Patil submitted his resignation to Governor H.R. Bhardwaj in view of the controversy, though he said his wife would surrender the plot the couple had bought in her name.
A Raj Bhavan spokesperson told IANS, "Justice Patil met the governor and has given a letter. We are yet to hear from the governor".
Patil had earlier denied any wrong-doing in buying a 4,012 sq feet plot in his wife Annapurna’s name from Vyalikaval House Building Cooperative Society (VHBCS) near Nagavara on Bangalore's outskirts in 2006.
This plot was bought even though Patil owned a house in Bangalore. He got in 1994 a 9,600 sq ft site from the Karnataka State Judicial Department Employees’ House Building Cooperative Society at Allasandra in another part of Bangalore's outskirts.
The cooperative housing society rules state that people who own a plot or a house in a city are not eligible to get another plot from a housing society as the plots are sold at prices much lower than in the market for the members of the society.
Patil’s contention is that his wife was not allotted a plot by the Vyalikaval Society and it was bought in an auction.
Patil is the sixth Karnataka Lokayukta, the anti-graft institution that was set up in 1986, making Karnataka the first state do so.

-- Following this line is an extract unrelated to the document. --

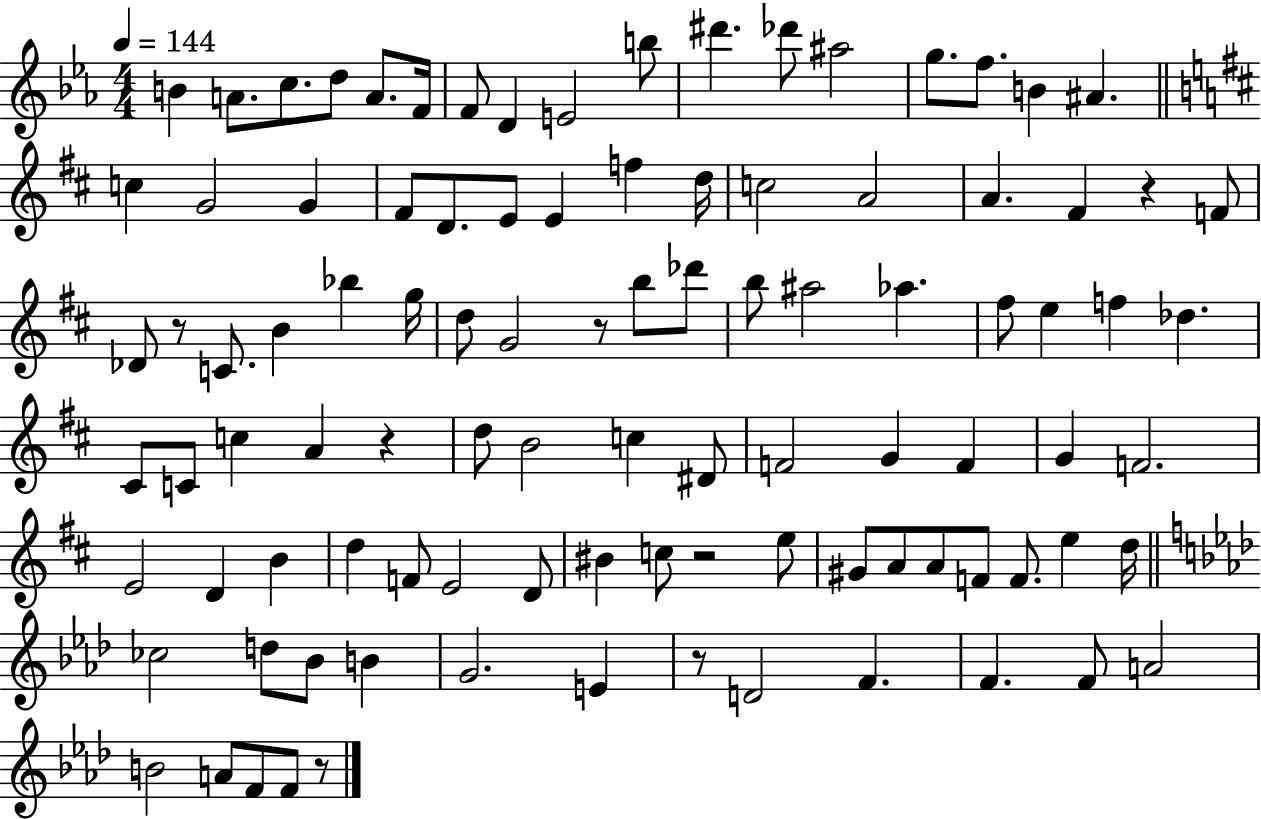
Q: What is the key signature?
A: EES major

Earlier, Patil had been appointed by Communications Minister Kapil Sibal as on-man panel to probe the telecom policies and procedures followed during 2001-2009, including during the BJP-led National Democratic Alliance (NDA) regime, and assess whether they were followed in a transparent manner.
Patil submitted his report Jan 31.
The first Karnataka Lokayukta was A.D. Koshal, a retired judge of the Supreme Court.
However, it was during the tenure of the fourth Lokayukta N. Venkatachala (2001-2006) that the ombudsman became highly active with frequent raids on government offices across the state to detect graft.
Hegde carried on Venkatachala’s work and topped his five-year tenure, that ended Aug 2 this year, with a report on massive illegal mining scam in the state leading to the fall of the Yeddyurappa government.